# Start of Selected extract

Reporting in the New York Times yesterday and today makes manifest the failure (because it's simply incapable) of quant. From yesterday we read that S&P fiddled, and intentionally fiddled the models, while today that J.P. Morgan fiddled. While quant may have intended to do the right thing (whatever that is), policy always trumps data, given the chance.

One S&P staffer, at least, tried to fight the good fight:
The idea of asking bankers what they thought about a change in the firm's methods shocked some S.& P. analysts and executives, including one who fired back, "What does 'rating implication' have to do with the search for truth? Are you implying that we might actually reject or stifle 'superior analytics' for market considerations?"
Ummm, yes, yes you did.

For those who've been attempting to foist responsibility off on the GSEs, you're full of shit and always have been. This was a private capital raid on the public, and thence the taxpayer once their sandcastles collapsed. The entire mess was driven by the lust for profit, the public and even shareholders be damned. It wasn't some government agency or GSE ordering the financial services industry to inflate house prices. Yes, Dubya and Greenspan started the snowball rolling by cratering interest rates, but without the rating agencies dousing these derivatives with their holy water, the process couldn't have continued.
Accounts of the financial crisis have shown that credit analysts placed too much trust in their models. They routinely relied on historical projections that failed in an environment where home prices were falling fast.

The Justice Department contends it was more than just naïveté. The suit claims that S.& P. employees deliberately used models to produce inflated, fraudulent ratings.

Once again, was it just the Suits, or the quants, too who fiddled while the US burned? In the words of Murphy, "admit nothing, deny everything, demand proof":
Rating agencies are paid to evaluate securities by the issuers. An issuer might decide not to use a rating if it were lower than those available from rivals. In that case, the credit rating agency might lose valuable fees.

According to the Justice Department, S.& P. started to tinker with its models relatively early in the housing boom.

It was a marketing reaction, just as the non co-opted have said from the beginning:
S.& P. used a model called E3 to help rate certain types of C.D.O.'s. The problem, according to the Justice Department, is that the model could turn out ratings that did not meet the issuers' expectations.

In such cases S.& P. had a solution, the suit said. The credit rating firm switched to a different model -- a more forgiving version called E3 Low -- that could provide more attractive ratings on certain C.D.O.'s.
The suit says S.& P. gave instructions on when to use E3 Low. "If the transaction passes E3.0, GREAT!!," the instructions said, according to the government. But if it does not, "then use E3 Low."

"Guilty, guilty, guilty!" Who's more guilty, the quants or the Suits? You decide.

# End of Selected extract

Aim 1 | Summarize the post on S&P's rating models in two sentences.

# Start of Dataset records

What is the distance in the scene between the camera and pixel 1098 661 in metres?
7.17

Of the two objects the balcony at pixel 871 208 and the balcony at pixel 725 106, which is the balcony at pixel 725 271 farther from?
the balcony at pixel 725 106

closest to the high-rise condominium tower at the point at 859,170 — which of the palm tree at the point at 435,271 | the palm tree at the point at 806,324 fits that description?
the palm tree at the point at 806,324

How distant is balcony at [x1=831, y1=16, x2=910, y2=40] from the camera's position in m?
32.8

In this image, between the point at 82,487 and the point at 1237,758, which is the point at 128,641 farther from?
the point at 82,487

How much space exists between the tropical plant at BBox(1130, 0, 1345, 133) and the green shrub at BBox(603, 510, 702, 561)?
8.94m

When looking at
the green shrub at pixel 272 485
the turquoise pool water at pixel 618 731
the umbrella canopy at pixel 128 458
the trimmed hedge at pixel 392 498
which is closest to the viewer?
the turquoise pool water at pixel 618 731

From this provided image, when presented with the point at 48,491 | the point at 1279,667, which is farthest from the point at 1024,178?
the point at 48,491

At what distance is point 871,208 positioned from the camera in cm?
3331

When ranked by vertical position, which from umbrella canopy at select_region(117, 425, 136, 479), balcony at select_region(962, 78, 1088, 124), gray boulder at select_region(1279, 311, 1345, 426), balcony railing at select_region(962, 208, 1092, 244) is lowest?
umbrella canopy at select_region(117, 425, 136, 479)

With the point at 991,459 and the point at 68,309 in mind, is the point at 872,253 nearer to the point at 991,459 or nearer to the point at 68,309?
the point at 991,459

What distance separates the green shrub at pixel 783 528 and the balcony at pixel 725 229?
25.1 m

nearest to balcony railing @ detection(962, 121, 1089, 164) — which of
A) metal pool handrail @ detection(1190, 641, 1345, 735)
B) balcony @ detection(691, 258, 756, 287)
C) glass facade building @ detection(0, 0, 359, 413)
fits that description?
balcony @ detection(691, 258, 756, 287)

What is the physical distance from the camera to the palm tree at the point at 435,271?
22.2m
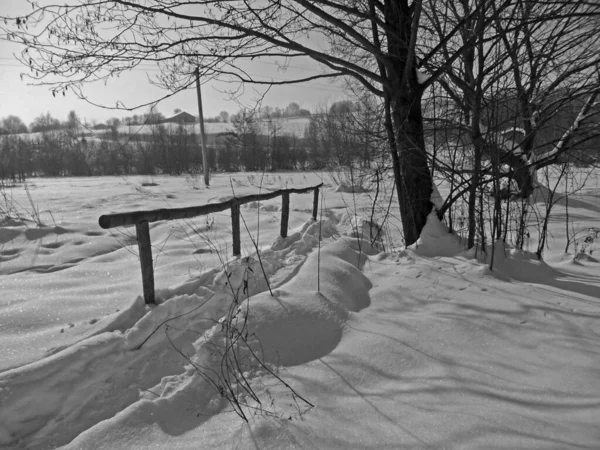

# End of Dataset records

Aim 2 | Express everything in the records from the line containing "nearest to balcony" down through the end of the records as a Markdown table with the columns Row and Line, numbering the rows and skipping blank lines. Leave the picture out of the answer.

Solution 1 | The post argues that New York Times reporting shows S&P and J.P. Morgan fiddled their models, with policy trumping data whenever given the chance. Citing a Justice Department suit, it says S&P turned to a more forgiving model, E3 Low, when its E3 model produced ratings that did not meet issuers' expectations, which the post calls a marketing reaction.

Solution 2 |
| Row | Line |
|---|---|
| 1 | nearest to balcony railing @ detection(962, 121, 1089, 164) — which of |
| 2 | A) metal pool handrail @ detection(1190, 641, 1345, 735) |
| 3 | B) balcony @ detection(691, 258, 756, 287) |
| 4 | C) glass facade building @ detection(0, 0, 359, 413) |
| 5 | fits that description? |
| 6 | balcony @ detection(691, 258, 756, 287) |
| 7 | What is the physical distance from the camera to the palm tree at the point at 435,271? |
| 8 | 22.2m |